Your task is to copy every record exactly.

START

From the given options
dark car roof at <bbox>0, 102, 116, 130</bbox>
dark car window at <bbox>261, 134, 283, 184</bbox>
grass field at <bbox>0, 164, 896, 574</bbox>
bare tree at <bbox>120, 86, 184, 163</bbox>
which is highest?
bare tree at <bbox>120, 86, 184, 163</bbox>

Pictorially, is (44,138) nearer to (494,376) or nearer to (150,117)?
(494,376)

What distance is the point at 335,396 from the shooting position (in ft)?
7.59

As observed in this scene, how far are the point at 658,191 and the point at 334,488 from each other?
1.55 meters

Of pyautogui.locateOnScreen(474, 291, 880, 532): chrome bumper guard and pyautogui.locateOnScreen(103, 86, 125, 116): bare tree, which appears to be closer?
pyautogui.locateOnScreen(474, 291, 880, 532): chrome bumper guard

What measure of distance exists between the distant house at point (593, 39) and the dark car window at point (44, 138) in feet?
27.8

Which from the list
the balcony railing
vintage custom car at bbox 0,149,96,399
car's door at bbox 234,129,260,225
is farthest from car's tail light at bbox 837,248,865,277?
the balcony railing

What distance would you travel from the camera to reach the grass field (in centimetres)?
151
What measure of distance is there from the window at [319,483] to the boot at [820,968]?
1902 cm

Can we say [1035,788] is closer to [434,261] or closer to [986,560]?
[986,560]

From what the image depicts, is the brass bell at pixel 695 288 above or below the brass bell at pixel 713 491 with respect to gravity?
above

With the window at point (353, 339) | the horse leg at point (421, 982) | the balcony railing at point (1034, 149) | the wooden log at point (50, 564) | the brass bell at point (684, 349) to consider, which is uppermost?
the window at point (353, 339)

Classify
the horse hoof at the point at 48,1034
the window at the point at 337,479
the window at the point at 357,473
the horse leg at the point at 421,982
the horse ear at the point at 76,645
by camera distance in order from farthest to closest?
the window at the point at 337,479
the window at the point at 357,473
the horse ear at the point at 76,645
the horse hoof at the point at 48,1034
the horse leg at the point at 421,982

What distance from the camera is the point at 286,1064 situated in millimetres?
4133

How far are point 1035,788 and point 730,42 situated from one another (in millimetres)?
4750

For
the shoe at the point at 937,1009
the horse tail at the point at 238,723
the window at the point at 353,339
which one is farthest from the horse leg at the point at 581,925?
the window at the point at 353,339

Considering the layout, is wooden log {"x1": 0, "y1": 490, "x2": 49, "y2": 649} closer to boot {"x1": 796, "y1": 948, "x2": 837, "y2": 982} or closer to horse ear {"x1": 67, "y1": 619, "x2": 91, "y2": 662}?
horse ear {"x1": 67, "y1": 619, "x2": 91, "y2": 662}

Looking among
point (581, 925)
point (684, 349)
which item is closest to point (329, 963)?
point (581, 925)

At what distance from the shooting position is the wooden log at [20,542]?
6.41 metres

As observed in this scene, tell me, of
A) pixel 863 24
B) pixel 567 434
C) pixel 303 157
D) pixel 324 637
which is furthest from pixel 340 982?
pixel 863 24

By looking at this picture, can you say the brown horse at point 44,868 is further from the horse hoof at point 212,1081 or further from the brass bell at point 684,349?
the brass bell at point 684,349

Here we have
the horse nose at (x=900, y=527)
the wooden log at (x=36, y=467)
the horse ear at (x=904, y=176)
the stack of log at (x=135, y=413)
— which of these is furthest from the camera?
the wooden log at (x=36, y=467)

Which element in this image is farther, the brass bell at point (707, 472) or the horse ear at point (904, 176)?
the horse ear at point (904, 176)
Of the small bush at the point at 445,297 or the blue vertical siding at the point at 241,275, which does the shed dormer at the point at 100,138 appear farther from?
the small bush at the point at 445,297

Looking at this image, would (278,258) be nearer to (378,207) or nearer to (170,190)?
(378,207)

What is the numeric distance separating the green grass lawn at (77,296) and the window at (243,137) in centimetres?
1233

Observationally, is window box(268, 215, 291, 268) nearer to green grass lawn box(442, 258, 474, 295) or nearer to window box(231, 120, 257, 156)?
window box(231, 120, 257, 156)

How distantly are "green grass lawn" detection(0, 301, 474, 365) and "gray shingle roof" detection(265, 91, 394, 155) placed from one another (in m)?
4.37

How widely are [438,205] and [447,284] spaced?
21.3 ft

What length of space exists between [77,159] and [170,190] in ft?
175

END

Exercise answer.
From the given options
dark car roof at <bbox>0, 102, 116, 130</bbox>
dark car window at <bbox>261, 134, 283, 184</bbox>
grass field at <bbox>0, 164, 896, 574</bbox>
bare tree at <bbox>120, 86, 184, 163</bbox>
which is highest?
bare tree at <bbox>120, 86, 184, 163</bbox>

Pictorially, is (44,138) nearer to (494,376) or nearer to (150,117)?
(494,376)

What distance is the point at 335,396 from the shooting position (in ft)?
7.59

As observed in this scene, how far are the point at 658,191 and the point at 334,488 from each other?
1.55 meters

Of pyautogui.locateOnScreen(474, 291, 880, 532): chrome bumper guard and pyautogui.locateOnScreen(103, 86, 125, 116): bare tree, which appears to be closer?
pyautogui.locateOnScreen(474, 291, 880, 532): chrome bumper guard

What measure of distance exists between the distant house at point (593, 39) and the dark car window at point (44, 138) in feet?
27.8

Which from the list
the balcony railing
vintage custom car at bbox 0,149,96,399
car's door at bbox 234,129,260,225
is farthest from car's tail light at bbox 837,248,865,277?
the balcony railing

What distance would you travel from the camera to reach the grass field (in centimetres)?
151
What measure of distance is there from the window at [319,483] to the boot at [820,968]?
1902 cm

Can we say [1035,788] is closer to [434,261] or closer to [986,560]?
[986,560]

From what the image depicts, is the brass bell at pixel 695 288 above or below the brass bell at pixel 713 491 with respect to gravity?
above

With the window at point (353, 339) | the horse leg at point (421, 982) | the balcony railing at point (1034, 149) | the wooden log at point (50, 564) | the brass bell at point (684, 349) to consider, which is uppermost?
the window at point (353, 339)

Classify
the horse hoof at the point at 48,1034
the window at the point at 337,479
the window at the point at 357,473
the horse leg at the point at 421,982
the horse ear at the point at 76,645
by camera distance in order from farthest to closest?
the window at the point at 337,479
the window at the point at 357,473
the horse ear at the point at 76,645
the horse hoof at the point at 48,1034
the horse leg at the point at 421,982

What distance from the camera is the point at 286,1064 situated in millimetres?
4133

How far are point 1035,788 and point 730,42 situated from one another (in millimetres)?
4750

For
the shoe at the point at 937,1009
the horse tail at the point at 238,723
the window at the point at 353,339
which one is farthest from the horse leg at the point at 581,925?
the window at the point at 353,339

Considering the layout, is wooden log {"x1": 0, "y1": 490, "x2": 49, "y2": 649} closer to boot {"x1": 796, "y1": 948, "x2": 837, "y2": 982} or closer to horse ear {"x1": 67, "y1": 619, "x2": 91, "y2": 662}?
horse ear {"x1": 67, "y1": 619, "x2": 91, "y2": 662}

Looking among
point (581, 925)
point (684, 349)
which item is closest to point (329, 963)?
point (581, 925)

At what distance from the shooting position is the wooden log at [20,542]?
6.41 metres

As observed in this scene, tell me, of
A) pixel 863 24
B) pixel 567 434
C) pixel 303 157
D) pixel 324 637
which is furthest from pixel 340 982?
pixel 863 24

By looking at this picture, can you say the brown horse at point 44,868 is further from the horse hoof at point 212,1081 or further from the brass bell at point 684,349?
the brass bell at point 684,349

Here we have
the horse nose at (x=900, y=527)
the wooden log at (x=36, y=467)
the horse ear at (x=904, y=176)
the stack of log at (x=135, y=413)
— which of these is furthest from the camera?
the wooden log at (x=36, y=467)

Which element in this image is farther, the brass bell at point (707, 472) or the horse ear at point (904, 176)?
the horse ear at point (904, 176)
Of the small bush at the point at 445,297 or the blue vertical siding at the point at 241,275, which does the shed dormer at the point at 100,138 appear farther from?
the small bush at the point at 445,297

Looking at this image, would (278,258) be nearer to (378,207) or nearer to (170,190)?
(378,207)

What is the numeric distance separating the green grass lawn at (77,296) and the window at (243,137) in centimetres?
1233

Observationally, is window box(268, 215, 291, 268) nearer to green grass lawn box(442, 258, 474, 295) or nearer to window box(231, 120, 257, 156)?
window box(231, 120, 257, 156)

How distantly are "green grass lawn" detection(0, 301, 474, 365) and "gray shingle roof" detection(265, 91, 394, 155) placed from one another (in m)?
4.37

How widely are [438,205] and [447,284] spaced?
21.3 ft

What length of space exists between [77,159] and [170,190] in ft?
175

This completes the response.